Economy gap tipped to widen

Date: 24/04/2012
Words: 439
Source: AGE
          Publication: The Age
Section: Business
Page: 1
THE chasm between the mining industry and the economy's slow lanes will widen further this year, as a business investment boom goes into "overdrive", says a new report.

In a sign the economy is set to become more lopsided, Deloitte Access Economics has predicted a rapid acceleration in resource investment in coming years, alongside further weakness in industries such as home building and retail.

The March Business Outlook report, to be published today, says spending on engineering construction will surge 47 per cent this financial year to almost $80 billion, before climbing to $92 billion in 2012-13 and $100 billion in 2013-14.

In contrast, investment in the important housing sector will remain subdued, shrinking 2.1 per cent to $70 billion in 2011-12 and growing just 5.5 per cent in 2012-13.

With most of the nation's highest employing industries in the doldrums, the report also predicts consumers will continue to save close to 10 per cent of their income, keeping spending growth weak.

As a result of the widening gap between miners and the rest, the report predicted Australia's "two-speed" economy would worsen in years ahead, despite overall growth being solid.

Gross domestic product would expand by 2.9 per cent this financial year and 3 per cent in the next, it said.

Treasurer Wayne Swan acknowledged the differences between sectors, but said the mining tax and a 1-percentage-point cut in company taxes would help struggling businesses.

By bringing the budget into surplus in 2012-13, he said the government was making sure the Reserve Bank had "maximum flexibility" to cut interest rates if needed.

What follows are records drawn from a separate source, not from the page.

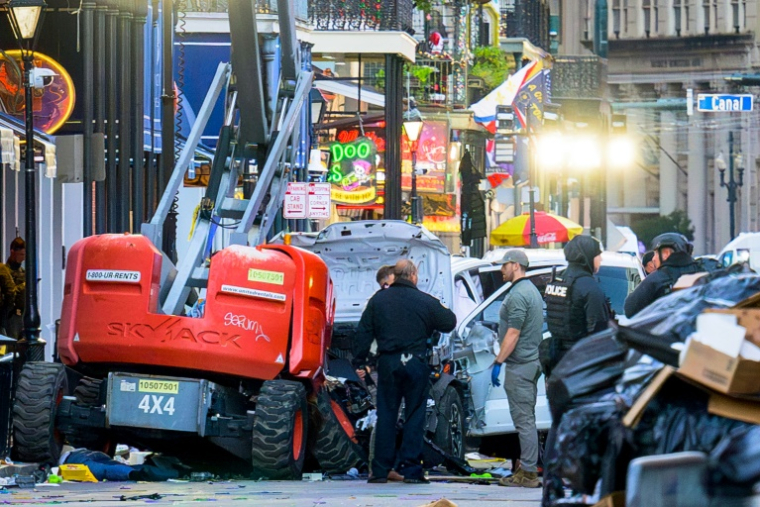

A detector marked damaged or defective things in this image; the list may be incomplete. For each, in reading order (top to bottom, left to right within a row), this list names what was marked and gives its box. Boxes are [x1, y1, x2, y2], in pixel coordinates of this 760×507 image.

crushed vehicle hood [284, 220, 452, 324]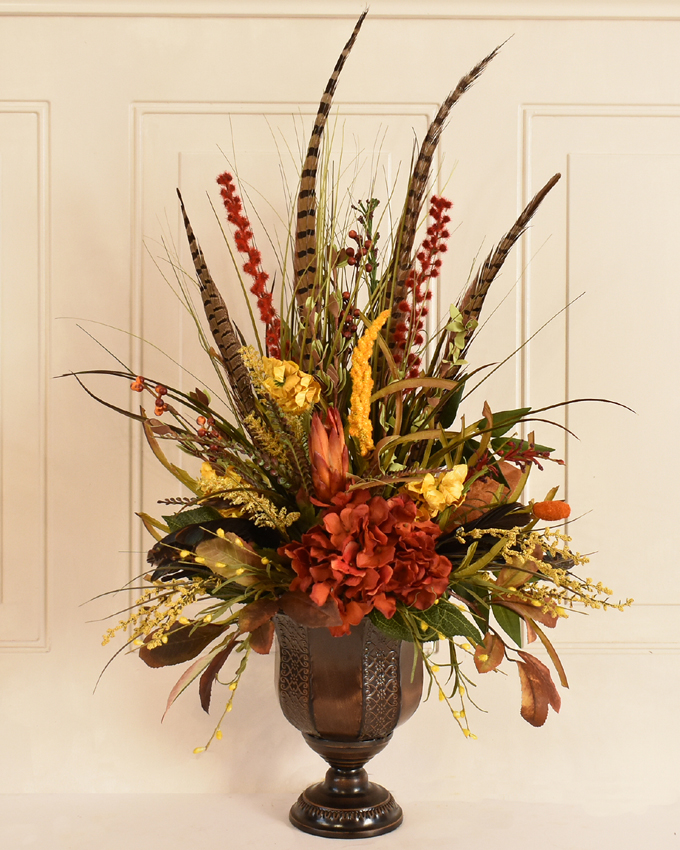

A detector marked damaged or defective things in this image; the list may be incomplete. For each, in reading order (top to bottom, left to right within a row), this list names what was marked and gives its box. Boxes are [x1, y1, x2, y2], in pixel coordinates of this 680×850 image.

rust hydrangea [278, 486, 454, 632]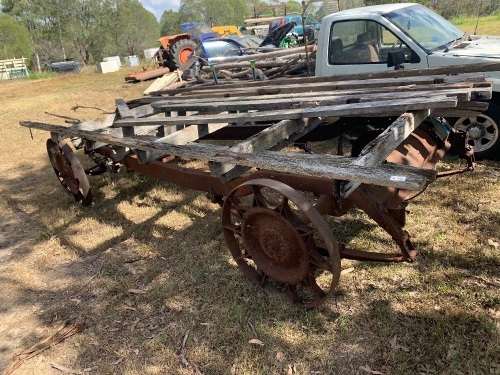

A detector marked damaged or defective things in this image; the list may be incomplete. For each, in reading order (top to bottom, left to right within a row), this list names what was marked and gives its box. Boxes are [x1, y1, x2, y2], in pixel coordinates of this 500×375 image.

rusty cart chassis [20, 65, 492, 312]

"This report supports government's view of the economy, with a return to trend growth, low unemployment and a massive pipeline of investment surging through the economy," Mr Swan said.

"There is an avalanche of business investment forecast for this year and next, showing that despite the scaremongering from some quarters, the private sector is putting its money on the table and voting with confidence in the future of our economy."

A partner at Deloitte Access, Chris Richardson, said the divide between mining and other parts of the economy had become so great that business investment was responsible for more than all the economy's net growth this financial year.

He said the main reason sectors outside mining were struggling was the high dollar, which has battered manufacturers in particular. "For a bunch of businesses, when the dollar is above parity, they can't make a dollar," Mr Richardson said.

While some economists and business leaders have criticised the government's plan to bring the budget into surplus when many industries are struggling, the report said a surplus was now "less dangerous" to growth because of improvements in Europe's debt crisis.